__Short problem__. What is needed is the run of lines from the one with "In this image, how" through the close of the data, set down exactly.

__Working data__.
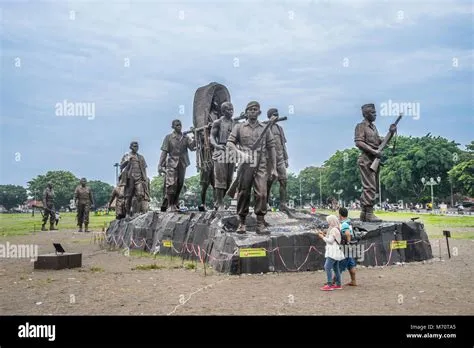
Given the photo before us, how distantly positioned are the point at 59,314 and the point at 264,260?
4.41 meters

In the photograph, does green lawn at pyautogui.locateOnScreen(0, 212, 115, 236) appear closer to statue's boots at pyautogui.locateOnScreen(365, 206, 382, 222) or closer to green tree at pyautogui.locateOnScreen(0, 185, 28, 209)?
statue's boots at pyautogui.locateOnScreen(365, 206, 382, 222)

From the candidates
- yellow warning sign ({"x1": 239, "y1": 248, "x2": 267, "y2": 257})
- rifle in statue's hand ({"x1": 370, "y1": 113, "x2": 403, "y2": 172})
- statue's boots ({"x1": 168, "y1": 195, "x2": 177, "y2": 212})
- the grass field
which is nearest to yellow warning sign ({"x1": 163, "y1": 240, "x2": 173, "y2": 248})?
statue's boots ({"x1": 168, "y1": 195, "x2": 177, "y2": 212})

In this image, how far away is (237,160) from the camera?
10.4 meters

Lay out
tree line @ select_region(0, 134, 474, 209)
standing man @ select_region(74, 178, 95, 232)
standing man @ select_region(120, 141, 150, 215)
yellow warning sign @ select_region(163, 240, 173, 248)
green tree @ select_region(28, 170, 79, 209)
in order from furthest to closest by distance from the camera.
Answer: green tree @ select_region(28, 170, 79, 209), tree line @ select_region(0, 134, 474, 209), standing man @ select_region(74, 178, 95, 232), standing man @ select_region(120, 141, 150, 215), yellow warning sign @ select_region(163, 240, 173, 248)

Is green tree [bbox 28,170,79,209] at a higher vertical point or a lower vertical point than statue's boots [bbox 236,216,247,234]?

__Output of the exercise__.
In this image, how far away is (237,160) from the camera?
10.4 meters

Lay out
tree line @ select_region(0, 134, 474, 209)
standing man @ select_region(74, 178, 95, 232)
standing man @ select_region(120, 141, 150, 215)
yellow warning sign @ select_region(163, 240, 173, 248)
green tree @ select_region(28, 170, 79, 209)
in order from furthest to closest by distance from the camera.
Answer: green tree @ select_region(28, 170, 79, 209), tree line @ select_region(0, 134, 474, 209), standing man @ select_region(74, 178, 95, 232), standing man @ select_region(120, 141, 150, 215), yellow warning sign @ select_region(163, 240, 173, 248)

Is green tree [bbox 28,170,79,209] at a higher vertical point or a lower vertical point than statue's boots [bbox 236,216,247,234]?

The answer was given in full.